Paul has heard that some of the people in the Corinthian church have been saying that there is no such thing as the resurrection of the dead.

This opinion has popped up in history from time to time beginning with the Gnostics.  Today Jehovah’s Witnesses teach that Jesus did not rise from the dead.  It takes some hermeneutical gymnastic and for some cults, their own private translation of the scriptures to dace around Paul’s meaning here.

Before bringing the physical resurrection of Jesus to the church’s attention, he first gives us the inspired record of the Gospel’s summary.

Jesus died, was buried, and rose again according to the Scriptures (v3-4).  This is the Gospel of Jesus Christ whereby all who profess Jesus’ name have hope of salvation and eternal life (v1-2).

Not only this but there are many eyewitnesses that give in collaboration an infallible proof of His physical resurrection. In Luke’s version of the gospel, eye witnesses record Jesus eating fish, a piece of valuable information if you think His resurrection was just an apparition.

The hope of eternal life is secured in the resurrection of Jesus Christ in so that if did not raise physically from the dead, then all our faith and preaching in Christ is vain (v14).   It does not do to just have a physical death, for there would only be forgiveness, but death of the body remains.  Those born in their sins are not waiting to discover that they are sinners in the day of judgement, but we are in death already. Every human being born, apart from Christ, was born already in the state of death and alienation from God.

There must also be a restoring of the life we lost when Adam sinned. There must be a life that replaces the one we squandered.  Someone else must share their inheritance with us that we might enjoy again what we lost in sin. Jesus gave us His life for payment of sin and the canceling of a debt, but He rose again to life that all who died with Him would also have life.  For in Adam all die, but those in Christ shall be made alive (v22).

Interesting enough, we who yet live must die daily. We die to the body of sin and its desire and awake to God’s righteousness that has been made in us. Through this daily dying to sin and awaking to God, god works in us a testimony of power that cannot be conveyed any other way than through the patient waiting for His return.

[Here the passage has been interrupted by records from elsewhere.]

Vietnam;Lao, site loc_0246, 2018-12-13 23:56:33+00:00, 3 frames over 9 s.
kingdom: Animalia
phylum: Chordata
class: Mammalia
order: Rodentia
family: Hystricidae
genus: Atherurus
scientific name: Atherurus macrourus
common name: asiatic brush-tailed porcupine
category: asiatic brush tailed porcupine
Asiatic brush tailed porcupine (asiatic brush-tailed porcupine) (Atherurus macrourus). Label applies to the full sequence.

We do this in hope of a body we inherit, all thanks to the work of Jesus’ resurrection, a body like unto His. This hope is infallibly. steadfast in the work of Christ. Therefore we make ourselves steadfast (v58) in this life, through its sufferings and trials. We labor to bring others to Christ not by word only but the power of Christ that lives within us.  That power is seen when we stand in faith, wage war against sin, and live in God’s righteousness.